Avec ses potes, l’ado continue de pratiquer sa passion «avec acharnement, par plaisir, pour faire comme les Américains qu’on voyait en vidéo et qui envoyaient comme des fous». En été, il brille sur deux roues, en compétitions de cross-country, goûtant même à la Coupe du monde.
En quatrième année à l’EPFL
De 15 à 18 ans, il jongle ainsi entre deux sports et ses études, au collège de St-Maurice. Mais lorsque la discipline imposée par le vélo n’est plus conciliable avec le ski, il arrête. «J’ai décidé de ne faire que du ski. Cette passion était plus forte que tout. Mais il faut croire que la compétition m’a manqué parce qu’une année ou deux plus tard, je commençais déjà à faire des compétitions en ski…»
Des premières régionales au niveau mondial, l’ascension est fulgurante. Le Valaisan jongle désormais entre le ski et l’EPFL, où il est étudiant en 4e année de physique. «Il y a un conflit permanent entre mes études et le sport, mais en même temps c’est une complémentarité. Je me nourris de l’un pour la motivation de l’autre. C’est équilibre m’est essentiel.»
Au-delà des mots
Entre physique et ski, le lien n’est pas évident. L’Orsérain y a réfléchi. «Je vois une même quête de perfection. Le but ultime de la physique est de réussir à comprendre ce qui se passe dans la nature. A partir de la base, de trouver ces lois qui sont parfaites. Dans le ski il y a aussi ce lien à la nature – il est différent, c’est une connexion à l’environnement – et une recherche de perfection dans le mouvement.»

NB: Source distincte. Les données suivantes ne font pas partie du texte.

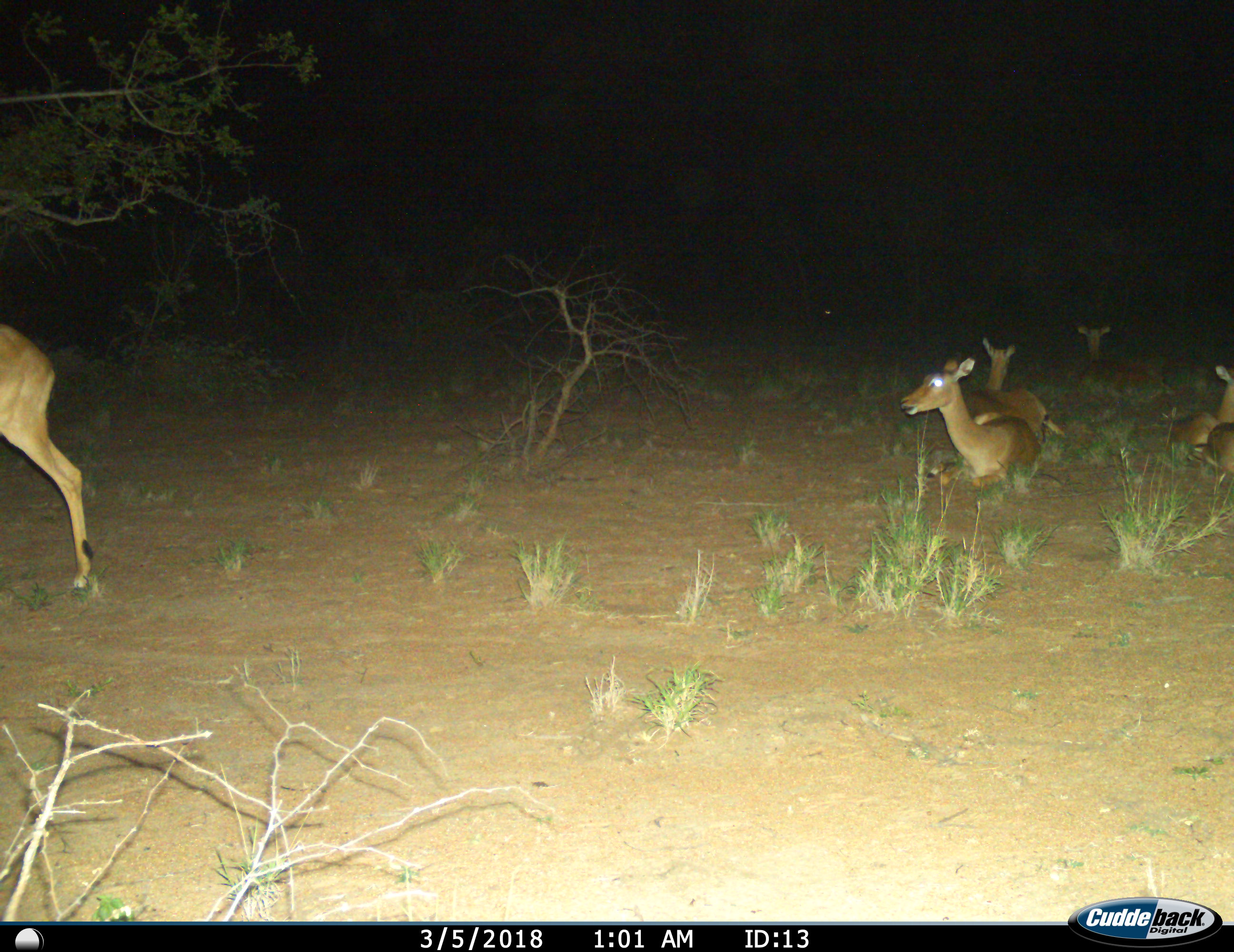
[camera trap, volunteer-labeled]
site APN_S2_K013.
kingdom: Animalia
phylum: Chordata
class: Mammalia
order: Artiodactyla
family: Bovidae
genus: Aepyceros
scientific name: Aepyceros melampus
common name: impala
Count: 6.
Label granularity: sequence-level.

Car le freeride n’est pas pure performance sportive. «C’est comme de la danse, en accord avec le terrain et dans le bon tempo, dépeint Yann Rausis. On pourrait faire des parallèles entre une partition ou un tableau et une ligne de ski. Tout est question de rythme, de proportions. C’est au-delà des mots. C’est une harmonie qui nous éblouit.»